# Carrier V A/c Problem



## proffsionl (Feb 19, 2005)

So, we're on our first camping trip with a real 50 amp hookup. Everything is great, but the front A/C unit (we have two) will not work. The green power light is on (we have the usual flashing red light inside the unit) and it acts like it is functioning fine. However, I hear the relay click but no fan, no compressor, only silence. The behavior is the same whether I use the remote or use the "emergency cool" button.

I tried the "reset" procedure found after searching the forum, but no joy.

What is really odd is that the thing worked during our PDI!!!

Any Carrier A/C experts wanna tackle this one?

Thanks!


----------



## Sweathog62 (Jul 28, 2005)

Maybe a wasp nest around the fan blade....lol


----------



## mswalt (Sep 14, 2004)

> Maybe a wasp nest around the fan blade....lol


Nothing like getting advice about an air conditioner from a guy named "sweathog."









Hope you get that new A/C figured out without problem!

Mark


----------



## ROB & JUDY OUTBACKERS (Mar 9, 2007)

Kevin,
Do you have two remotes for the a/c units?
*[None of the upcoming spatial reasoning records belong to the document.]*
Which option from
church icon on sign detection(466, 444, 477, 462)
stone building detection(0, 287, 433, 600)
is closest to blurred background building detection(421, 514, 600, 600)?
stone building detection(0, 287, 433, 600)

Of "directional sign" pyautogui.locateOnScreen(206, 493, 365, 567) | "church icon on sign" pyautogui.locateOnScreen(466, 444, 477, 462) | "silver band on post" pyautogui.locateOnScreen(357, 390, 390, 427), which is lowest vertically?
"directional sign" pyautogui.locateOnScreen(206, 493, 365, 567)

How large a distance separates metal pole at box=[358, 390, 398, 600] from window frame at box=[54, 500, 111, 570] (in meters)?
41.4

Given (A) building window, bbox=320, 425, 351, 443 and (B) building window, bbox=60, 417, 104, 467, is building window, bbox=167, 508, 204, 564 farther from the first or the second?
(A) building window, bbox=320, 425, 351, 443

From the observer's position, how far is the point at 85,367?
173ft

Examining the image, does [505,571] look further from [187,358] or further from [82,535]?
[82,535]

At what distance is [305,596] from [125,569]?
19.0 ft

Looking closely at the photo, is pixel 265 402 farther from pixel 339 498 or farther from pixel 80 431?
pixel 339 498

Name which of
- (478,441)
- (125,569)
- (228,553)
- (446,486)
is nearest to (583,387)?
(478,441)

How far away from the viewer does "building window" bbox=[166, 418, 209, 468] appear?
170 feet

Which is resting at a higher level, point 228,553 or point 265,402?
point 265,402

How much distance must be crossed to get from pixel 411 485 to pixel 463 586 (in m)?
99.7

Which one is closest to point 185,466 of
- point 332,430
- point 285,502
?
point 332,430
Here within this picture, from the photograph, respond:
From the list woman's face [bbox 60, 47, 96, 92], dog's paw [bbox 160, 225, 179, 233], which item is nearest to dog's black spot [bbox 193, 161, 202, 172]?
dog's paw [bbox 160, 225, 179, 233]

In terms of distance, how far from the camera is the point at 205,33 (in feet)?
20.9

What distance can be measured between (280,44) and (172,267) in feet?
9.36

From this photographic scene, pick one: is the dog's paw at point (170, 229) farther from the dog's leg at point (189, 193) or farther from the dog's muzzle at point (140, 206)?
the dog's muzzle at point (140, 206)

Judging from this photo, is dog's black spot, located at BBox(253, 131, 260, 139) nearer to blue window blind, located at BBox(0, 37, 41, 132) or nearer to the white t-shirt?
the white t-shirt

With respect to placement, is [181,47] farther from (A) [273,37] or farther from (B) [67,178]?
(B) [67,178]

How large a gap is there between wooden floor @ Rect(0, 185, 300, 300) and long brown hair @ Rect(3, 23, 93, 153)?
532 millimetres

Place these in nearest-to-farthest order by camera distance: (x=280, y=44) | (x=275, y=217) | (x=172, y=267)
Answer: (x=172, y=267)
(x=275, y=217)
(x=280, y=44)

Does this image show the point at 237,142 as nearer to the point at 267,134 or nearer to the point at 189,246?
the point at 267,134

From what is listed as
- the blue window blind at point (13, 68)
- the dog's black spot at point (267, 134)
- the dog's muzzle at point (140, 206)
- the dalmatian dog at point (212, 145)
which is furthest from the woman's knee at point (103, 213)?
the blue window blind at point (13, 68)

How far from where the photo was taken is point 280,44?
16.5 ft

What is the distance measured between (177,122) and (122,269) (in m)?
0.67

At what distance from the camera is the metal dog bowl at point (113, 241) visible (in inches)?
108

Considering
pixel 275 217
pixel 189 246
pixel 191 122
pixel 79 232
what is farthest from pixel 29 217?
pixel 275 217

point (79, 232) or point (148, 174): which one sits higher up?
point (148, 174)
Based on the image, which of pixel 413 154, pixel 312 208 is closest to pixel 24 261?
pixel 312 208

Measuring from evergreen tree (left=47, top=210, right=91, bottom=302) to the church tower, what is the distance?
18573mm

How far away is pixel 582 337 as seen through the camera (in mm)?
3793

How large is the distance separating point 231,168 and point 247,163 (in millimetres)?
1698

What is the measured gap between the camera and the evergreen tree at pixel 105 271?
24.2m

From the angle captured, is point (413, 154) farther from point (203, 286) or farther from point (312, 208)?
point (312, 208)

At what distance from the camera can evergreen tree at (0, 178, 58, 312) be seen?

If you have a remote for each unit, you may need to reset the remote for the unit that is not working. Just take the batteries out and take a paperclip and push the reset button. We had that problem one time when we had the 28rsds.
Robert


----------



## Compulynx (Oct 15, 2008)

Check the breaker for that unit. Remember, the controls work on 12v, the compressor on 120v. Could just be the breaker needs resetting in the electrical panel.

C


----------



## proffsionl (Feb 19, 2005)

I have checked/reset everything and no joy. So, I'm just leavin' it hooked to the truck and dropping it at the dealer in the morning (I have to go that way anyway).

I'll update on what the fix is.


----------